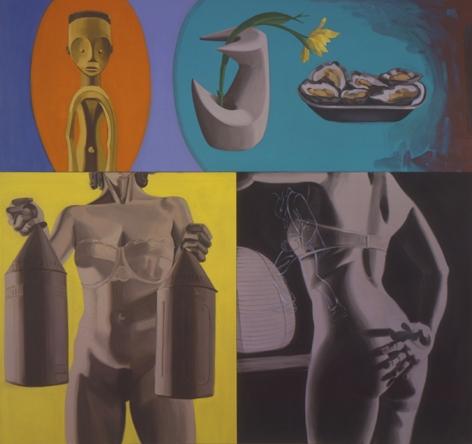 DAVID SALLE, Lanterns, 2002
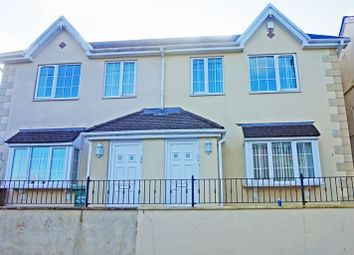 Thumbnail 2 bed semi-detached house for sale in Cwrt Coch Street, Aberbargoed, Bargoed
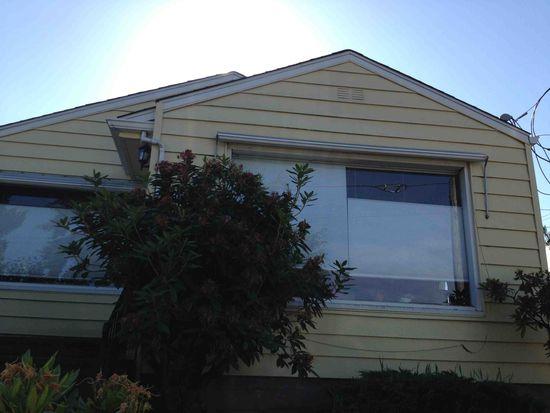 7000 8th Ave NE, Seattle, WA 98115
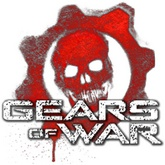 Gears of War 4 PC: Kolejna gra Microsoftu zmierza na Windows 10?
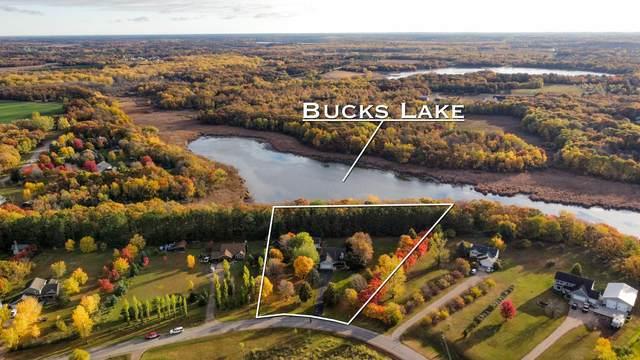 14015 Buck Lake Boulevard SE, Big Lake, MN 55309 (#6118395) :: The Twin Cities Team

━━━━━━━━━━━━━━━━

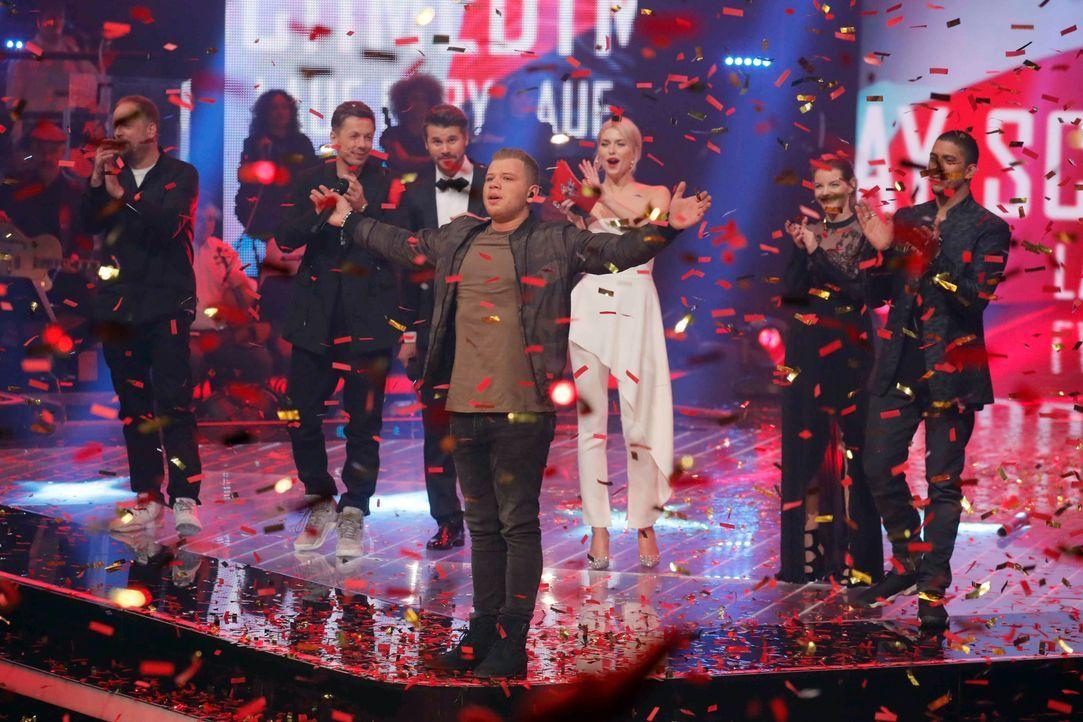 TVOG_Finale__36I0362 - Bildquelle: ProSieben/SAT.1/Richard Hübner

━━━━━━━━━━━━━━━━

Your objective: Using the data above, return the lines from the one holding "7000 8th Ave NE, Seattle, WA 98115" through the one holding "14015 Buck Lake" exactly, but not the pictures.

Exercise result:
 7000 8th Ave NE, Seattle, WA 98115
 Gears of War 4 PC: Kolejna gra Microsoftu zmierza na Windows 10?
 14015 Buck Lake Boulevard SE, Big Lake, MN 55309 (#6118395) :: The Twin Cities Team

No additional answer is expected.